- [Text section]

>>>>

MadSci Network: Science History
Query:

Re: What did Phebus A. Levene hypothesize about DNA and who corrected him?

Date: Tue Mar 30 13:01:34 1999
Posted By: Shirley Chan, Ph.D.
Area of science: Science History
ID: 921955848.Sh
Message:

Phoebus Aaron Theodor Levene (1869-1940)

Phoebus Levene was an organic chemist at the Rockefeller Institute in New York. He is perhaps best known for his incorrect tetranucleotide theory of DNA.

Levene was a well-known and well-respected scientist in the early 1900s. He worked with some of the most famous chemists of the day, and published numerous papers on the chemical structures of sugars, amino acids and also nucleic acids. In the early 1900s, quite a few scientists, Levene included, thought that proteins were the molecules of heredity. Proteins were long chain molecules that came in all different shapes and sizes. The basic building blocks of protein are amino acids. And although the exact number of amino acids (20) was not known then, there were definitely more than 10 and these amino acids could be combined in all sort of ways.

DNA, deoxyribonucleic acid, is different. The basic building block of the DNA moleucle is a nucleotide, which is made up of a phosphate group, a deoxyribose sugar and one of four nitrogenous bases: adenine, guanine, cytosine and thymine. Levene published the first accurate model of how these nucleotides can bind together to form a long chain molecule. He also figured out the sugar difference between DNA and RNA. DNA uses deoxyribose sugar in its backbone; RNA uses ribose sugar.

<<<<

- [Collected data entries]
>>>>

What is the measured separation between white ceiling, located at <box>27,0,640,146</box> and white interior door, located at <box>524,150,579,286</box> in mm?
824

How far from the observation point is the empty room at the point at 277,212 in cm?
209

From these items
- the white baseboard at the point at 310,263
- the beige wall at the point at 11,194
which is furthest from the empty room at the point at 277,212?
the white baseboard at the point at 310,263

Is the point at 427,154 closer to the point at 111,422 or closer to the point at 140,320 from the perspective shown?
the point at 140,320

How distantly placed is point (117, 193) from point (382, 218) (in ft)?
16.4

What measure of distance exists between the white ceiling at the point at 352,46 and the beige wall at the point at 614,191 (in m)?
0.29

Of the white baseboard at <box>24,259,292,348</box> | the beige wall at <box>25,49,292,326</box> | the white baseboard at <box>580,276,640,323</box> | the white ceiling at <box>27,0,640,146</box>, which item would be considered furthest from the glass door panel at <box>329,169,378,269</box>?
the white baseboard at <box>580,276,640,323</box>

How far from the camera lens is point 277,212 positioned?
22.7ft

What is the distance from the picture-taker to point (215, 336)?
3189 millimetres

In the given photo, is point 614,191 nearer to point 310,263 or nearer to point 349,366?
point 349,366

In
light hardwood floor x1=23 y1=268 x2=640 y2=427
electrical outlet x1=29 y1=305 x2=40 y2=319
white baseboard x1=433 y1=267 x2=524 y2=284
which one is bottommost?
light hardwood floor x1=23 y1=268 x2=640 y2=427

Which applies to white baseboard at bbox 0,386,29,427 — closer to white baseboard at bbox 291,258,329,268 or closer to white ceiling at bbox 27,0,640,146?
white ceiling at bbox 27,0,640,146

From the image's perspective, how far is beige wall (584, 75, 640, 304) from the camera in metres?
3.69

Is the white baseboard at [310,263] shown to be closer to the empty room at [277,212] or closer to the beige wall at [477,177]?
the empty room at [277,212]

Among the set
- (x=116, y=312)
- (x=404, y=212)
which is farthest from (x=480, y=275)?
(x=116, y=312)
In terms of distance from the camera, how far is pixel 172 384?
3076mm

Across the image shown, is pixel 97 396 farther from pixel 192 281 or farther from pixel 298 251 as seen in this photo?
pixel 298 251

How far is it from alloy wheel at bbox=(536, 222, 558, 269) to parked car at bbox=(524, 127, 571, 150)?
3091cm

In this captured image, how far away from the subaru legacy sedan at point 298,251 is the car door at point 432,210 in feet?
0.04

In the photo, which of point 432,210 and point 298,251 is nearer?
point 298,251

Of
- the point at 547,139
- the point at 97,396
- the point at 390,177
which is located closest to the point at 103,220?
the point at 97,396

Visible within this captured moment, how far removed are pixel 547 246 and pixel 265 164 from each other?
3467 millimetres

<<<<

- [Task requirements] Continue the MadSci Network answer about Phoebus Levene and DNA from the point where it stops.

- [Answer section]
Levene's mistake was to assume that DNA had equal amounts of each of the four nitrogenous bases. He proposed a tetranucleotide model of DNA where the four nucleotides were arranged in an unchanging order. These blocks then hooked up to form long chains. By fixing the order of the nucleotides, Levene made DNA a "stupid" molecule, unable to carry any useful information.

In the '40s and '50s, a number of "classic" experiments were carried out that pointed to DNA, and not protein, as the hereditary molecule. (ref. Hershey/Chase blender experiment, and also Oswald Avery's work on Pneumococcus. Interesting fact: Oswald Avery was also a Rockefeller scientist and his group did their work mostly in the '30s while the tetranucleotide theory was in favor.) These experiments by default proved that DNA couldn't be made up of tetranucleotide blocks. If DNA carried hereditary information, then it couldn't have the simple repeated structure proposed by Levene. Scientists began to reexamined the chemical structure of the DNA molecule.

The biggest nail in the coffin to Levene's tetranucleotide theory came in 1949. Erwin Chargaff published a paper with accurate quantitative measurements of the nitrogenous bases. He found that within a species, the amount of adenine was similar to thymine and the amount of guanine was similar to cytosine. If DNA was truly made up of tetranucleotides, then not only should all the bases be equal, the base amounts should be similar in all species as well. This was not the case.

In 1953, James Watson and Francis Crick proposed the double helix model of DNA. This led to the deciphering of the genetic code and all the subsequent discoveries in molecular biology. DNA does have specific sequences of nucleotides that make up genes--an average human gene could be thousands of nucleotides long--but it certainly is not made up of repeating tetranucleotides.